WORK TO BE COMPLETED:
Retrieve every line of the data holding the word "frames".

DATA PROVIDED:
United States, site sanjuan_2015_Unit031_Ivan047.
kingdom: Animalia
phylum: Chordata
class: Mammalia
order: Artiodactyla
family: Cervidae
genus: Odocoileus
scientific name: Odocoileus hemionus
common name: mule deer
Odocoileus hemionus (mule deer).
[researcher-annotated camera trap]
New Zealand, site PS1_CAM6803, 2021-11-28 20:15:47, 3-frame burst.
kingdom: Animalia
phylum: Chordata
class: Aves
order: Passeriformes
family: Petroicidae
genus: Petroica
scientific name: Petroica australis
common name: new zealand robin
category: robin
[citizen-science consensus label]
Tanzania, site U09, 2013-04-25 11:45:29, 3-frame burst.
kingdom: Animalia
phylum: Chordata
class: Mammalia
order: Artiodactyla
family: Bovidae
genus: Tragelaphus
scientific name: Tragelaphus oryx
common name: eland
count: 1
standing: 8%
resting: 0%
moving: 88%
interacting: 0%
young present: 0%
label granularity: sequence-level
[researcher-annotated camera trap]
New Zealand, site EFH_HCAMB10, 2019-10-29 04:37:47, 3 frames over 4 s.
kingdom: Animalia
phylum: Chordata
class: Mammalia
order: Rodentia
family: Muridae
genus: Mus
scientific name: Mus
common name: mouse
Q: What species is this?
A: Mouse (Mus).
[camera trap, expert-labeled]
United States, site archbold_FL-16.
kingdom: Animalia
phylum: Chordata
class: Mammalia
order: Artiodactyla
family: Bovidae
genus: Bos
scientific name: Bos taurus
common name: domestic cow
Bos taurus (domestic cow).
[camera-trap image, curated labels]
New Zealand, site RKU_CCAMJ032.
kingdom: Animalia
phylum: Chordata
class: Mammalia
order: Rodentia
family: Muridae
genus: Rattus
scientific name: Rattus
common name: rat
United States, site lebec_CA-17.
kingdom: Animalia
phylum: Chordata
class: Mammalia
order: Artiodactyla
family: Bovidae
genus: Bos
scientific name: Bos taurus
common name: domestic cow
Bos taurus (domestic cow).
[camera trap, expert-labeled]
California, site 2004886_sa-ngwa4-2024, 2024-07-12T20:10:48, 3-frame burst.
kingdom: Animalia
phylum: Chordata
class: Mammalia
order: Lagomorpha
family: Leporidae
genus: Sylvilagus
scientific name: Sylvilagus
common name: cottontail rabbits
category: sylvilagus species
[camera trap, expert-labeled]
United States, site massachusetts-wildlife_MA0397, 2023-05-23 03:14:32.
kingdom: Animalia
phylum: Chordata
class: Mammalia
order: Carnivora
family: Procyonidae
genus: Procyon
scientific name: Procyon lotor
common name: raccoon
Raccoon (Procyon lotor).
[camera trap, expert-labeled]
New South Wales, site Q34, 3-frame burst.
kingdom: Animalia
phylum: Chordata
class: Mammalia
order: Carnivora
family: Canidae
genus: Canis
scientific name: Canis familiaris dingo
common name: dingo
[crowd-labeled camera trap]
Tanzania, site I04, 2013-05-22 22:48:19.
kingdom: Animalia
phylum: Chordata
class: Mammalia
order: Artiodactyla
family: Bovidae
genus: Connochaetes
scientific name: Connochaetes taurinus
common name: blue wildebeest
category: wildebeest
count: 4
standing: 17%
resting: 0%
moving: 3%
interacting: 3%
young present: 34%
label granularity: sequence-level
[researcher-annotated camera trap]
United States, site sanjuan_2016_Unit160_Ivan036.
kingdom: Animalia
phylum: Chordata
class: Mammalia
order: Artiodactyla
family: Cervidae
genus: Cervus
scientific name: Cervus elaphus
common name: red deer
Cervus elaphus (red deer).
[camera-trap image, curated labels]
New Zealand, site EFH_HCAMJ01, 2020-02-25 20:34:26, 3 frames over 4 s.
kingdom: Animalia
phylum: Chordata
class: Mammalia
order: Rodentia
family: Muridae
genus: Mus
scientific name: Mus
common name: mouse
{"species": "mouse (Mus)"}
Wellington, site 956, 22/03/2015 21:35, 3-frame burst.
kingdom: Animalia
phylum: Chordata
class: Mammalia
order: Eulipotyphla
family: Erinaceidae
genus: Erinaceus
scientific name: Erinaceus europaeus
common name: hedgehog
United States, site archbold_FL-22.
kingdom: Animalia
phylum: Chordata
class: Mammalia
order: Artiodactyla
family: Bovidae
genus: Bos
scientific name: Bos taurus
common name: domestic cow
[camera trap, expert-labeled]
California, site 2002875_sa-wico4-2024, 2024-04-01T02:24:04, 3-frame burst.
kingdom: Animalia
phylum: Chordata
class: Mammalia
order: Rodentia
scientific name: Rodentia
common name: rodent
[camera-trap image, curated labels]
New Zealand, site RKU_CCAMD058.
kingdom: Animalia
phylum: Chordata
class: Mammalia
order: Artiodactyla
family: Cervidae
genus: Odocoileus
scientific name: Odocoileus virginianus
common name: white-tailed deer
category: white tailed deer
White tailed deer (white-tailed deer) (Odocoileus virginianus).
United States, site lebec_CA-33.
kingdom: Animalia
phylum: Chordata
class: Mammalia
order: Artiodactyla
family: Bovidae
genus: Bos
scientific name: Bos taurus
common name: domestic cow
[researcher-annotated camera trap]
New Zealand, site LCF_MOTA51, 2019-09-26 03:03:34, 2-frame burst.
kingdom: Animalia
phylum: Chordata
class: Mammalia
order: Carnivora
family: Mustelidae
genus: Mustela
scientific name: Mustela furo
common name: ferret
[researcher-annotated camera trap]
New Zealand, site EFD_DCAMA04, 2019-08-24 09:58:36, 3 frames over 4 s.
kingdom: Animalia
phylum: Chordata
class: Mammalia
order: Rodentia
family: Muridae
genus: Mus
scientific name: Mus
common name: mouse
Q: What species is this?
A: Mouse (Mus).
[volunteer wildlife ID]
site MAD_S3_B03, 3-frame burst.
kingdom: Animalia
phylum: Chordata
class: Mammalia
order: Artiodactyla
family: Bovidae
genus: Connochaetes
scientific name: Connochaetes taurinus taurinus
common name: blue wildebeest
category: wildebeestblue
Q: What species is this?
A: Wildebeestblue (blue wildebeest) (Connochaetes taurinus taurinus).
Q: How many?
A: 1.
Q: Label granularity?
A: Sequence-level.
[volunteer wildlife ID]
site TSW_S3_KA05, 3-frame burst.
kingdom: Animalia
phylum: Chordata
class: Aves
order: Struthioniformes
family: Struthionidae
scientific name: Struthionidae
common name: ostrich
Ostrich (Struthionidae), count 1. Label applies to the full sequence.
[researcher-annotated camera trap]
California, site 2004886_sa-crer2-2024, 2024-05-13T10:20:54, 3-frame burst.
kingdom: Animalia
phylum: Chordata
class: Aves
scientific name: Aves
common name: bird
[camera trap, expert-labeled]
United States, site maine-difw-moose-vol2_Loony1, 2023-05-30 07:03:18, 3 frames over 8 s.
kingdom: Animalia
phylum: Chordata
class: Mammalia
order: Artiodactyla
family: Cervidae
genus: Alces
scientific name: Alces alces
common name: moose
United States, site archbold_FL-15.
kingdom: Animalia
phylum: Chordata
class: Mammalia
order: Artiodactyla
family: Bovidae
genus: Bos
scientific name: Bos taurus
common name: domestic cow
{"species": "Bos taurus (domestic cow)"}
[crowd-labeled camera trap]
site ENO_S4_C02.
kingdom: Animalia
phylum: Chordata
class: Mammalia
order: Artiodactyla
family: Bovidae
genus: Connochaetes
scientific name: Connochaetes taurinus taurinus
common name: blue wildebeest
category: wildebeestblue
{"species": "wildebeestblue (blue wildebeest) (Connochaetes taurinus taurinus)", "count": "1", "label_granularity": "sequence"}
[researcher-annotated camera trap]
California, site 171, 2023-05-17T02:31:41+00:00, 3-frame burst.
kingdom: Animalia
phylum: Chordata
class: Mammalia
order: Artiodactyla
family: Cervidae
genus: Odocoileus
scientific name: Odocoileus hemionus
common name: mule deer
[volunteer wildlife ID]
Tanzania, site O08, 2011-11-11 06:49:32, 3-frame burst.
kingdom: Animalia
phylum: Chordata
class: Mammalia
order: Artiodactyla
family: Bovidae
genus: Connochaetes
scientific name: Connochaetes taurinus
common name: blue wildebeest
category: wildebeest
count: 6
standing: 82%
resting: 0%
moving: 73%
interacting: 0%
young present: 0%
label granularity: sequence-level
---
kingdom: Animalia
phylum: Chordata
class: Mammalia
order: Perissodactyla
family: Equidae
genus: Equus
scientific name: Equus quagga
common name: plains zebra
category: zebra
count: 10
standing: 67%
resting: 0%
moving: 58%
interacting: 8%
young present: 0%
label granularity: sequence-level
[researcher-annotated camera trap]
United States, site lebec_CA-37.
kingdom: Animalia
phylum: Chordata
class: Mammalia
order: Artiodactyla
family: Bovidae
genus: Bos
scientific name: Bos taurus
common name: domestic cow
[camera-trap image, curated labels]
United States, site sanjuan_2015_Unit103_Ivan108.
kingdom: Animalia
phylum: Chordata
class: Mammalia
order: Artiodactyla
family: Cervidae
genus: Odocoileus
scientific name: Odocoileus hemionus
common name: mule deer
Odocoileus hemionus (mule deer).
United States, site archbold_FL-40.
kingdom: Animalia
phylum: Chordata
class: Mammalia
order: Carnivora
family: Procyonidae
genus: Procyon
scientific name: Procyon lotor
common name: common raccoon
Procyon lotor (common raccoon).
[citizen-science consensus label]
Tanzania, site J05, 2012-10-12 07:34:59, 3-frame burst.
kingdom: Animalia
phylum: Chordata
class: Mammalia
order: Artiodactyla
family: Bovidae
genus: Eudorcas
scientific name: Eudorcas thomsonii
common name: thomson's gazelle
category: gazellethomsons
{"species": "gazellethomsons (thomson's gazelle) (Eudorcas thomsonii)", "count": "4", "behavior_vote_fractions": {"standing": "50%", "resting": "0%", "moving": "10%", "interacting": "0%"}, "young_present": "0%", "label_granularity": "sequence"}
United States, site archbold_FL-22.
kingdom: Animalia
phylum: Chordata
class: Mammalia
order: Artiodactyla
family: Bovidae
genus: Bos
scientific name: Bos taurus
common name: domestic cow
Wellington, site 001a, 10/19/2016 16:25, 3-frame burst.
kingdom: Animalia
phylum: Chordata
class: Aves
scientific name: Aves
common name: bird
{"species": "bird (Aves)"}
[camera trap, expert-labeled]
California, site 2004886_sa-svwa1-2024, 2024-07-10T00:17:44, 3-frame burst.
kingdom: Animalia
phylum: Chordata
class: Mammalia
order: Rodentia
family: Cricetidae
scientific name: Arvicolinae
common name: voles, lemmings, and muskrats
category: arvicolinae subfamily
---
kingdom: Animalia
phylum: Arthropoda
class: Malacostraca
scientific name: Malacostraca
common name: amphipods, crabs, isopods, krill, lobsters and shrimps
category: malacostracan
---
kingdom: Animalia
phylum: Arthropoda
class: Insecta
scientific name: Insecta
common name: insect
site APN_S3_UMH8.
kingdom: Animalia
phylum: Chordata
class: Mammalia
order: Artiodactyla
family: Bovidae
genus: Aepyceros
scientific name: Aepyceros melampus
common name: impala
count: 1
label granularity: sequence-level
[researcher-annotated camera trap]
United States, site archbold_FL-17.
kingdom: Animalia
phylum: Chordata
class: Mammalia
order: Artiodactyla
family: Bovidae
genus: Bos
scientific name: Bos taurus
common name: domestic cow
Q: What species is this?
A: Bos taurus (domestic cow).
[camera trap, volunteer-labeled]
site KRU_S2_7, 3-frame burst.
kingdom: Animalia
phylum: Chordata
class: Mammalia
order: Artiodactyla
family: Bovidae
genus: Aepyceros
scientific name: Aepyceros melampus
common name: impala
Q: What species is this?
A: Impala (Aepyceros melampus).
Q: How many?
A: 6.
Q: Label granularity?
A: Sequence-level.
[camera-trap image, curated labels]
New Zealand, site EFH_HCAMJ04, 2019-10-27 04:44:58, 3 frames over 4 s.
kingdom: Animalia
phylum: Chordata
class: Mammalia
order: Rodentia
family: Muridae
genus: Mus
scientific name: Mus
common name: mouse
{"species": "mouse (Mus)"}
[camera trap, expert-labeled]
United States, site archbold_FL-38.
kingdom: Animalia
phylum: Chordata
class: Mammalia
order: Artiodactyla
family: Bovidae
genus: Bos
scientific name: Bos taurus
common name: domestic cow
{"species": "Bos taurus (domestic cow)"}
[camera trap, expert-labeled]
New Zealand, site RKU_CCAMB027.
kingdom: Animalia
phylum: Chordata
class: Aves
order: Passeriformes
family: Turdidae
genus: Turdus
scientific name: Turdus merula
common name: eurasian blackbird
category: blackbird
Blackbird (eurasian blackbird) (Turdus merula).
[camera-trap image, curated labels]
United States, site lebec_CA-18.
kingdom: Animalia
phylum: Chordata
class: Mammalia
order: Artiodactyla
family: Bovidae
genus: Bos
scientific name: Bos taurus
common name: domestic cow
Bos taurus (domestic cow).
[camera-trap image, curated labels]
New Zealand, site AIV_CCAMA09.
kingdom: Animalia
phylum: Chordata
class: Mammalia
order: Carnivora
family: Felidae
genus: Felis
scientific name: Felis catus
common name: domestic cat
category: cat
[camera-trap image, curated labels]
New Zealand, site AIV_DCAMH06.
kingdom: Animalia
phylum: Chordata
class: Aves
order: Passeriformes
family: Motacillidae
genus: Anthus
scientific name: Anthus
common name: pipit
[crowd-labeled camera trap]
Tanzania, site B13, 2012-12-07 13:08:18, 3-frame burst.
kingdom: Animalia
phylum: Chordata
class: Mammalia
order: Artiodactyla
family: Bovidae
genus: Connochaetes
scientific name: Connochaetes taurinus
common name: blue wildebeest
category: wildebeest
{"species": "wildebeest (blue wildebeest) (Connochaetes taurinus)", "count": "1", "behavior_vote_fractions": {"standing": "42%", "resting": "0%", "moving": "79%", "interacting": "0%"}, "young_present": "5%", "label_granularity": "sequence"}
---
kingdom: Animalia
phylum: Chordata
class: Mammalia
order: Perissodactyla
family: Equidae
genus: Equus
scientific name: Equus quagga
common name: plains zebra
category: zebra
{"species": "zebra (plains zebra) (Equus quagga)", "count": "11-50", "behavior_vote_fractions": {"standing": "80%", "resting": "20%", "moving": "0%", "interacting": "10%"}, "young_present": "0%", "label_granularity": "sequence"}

TASK RESULT:
New Zealand, site EFH_HCAMB10, 2019-10-29 04:37:47, 3 frames over 4 s.
New Zealand, site EFH_HCAMJ01, 2020-02-25 20:34:26, 3 frames over 4 s.
New Zealand, site EFD_DCAMA04, 2019-08-24 09:58:36, 3 frames over 4 s.
United States, site maine-difw-moose-vol2_Loony1, 2023-05-30 07:03:18, 3 frames over 8 s.
New Zealand, site EFH_HCAMJ04, 2019-10-27 04:44:58, 3 frames over 4 s.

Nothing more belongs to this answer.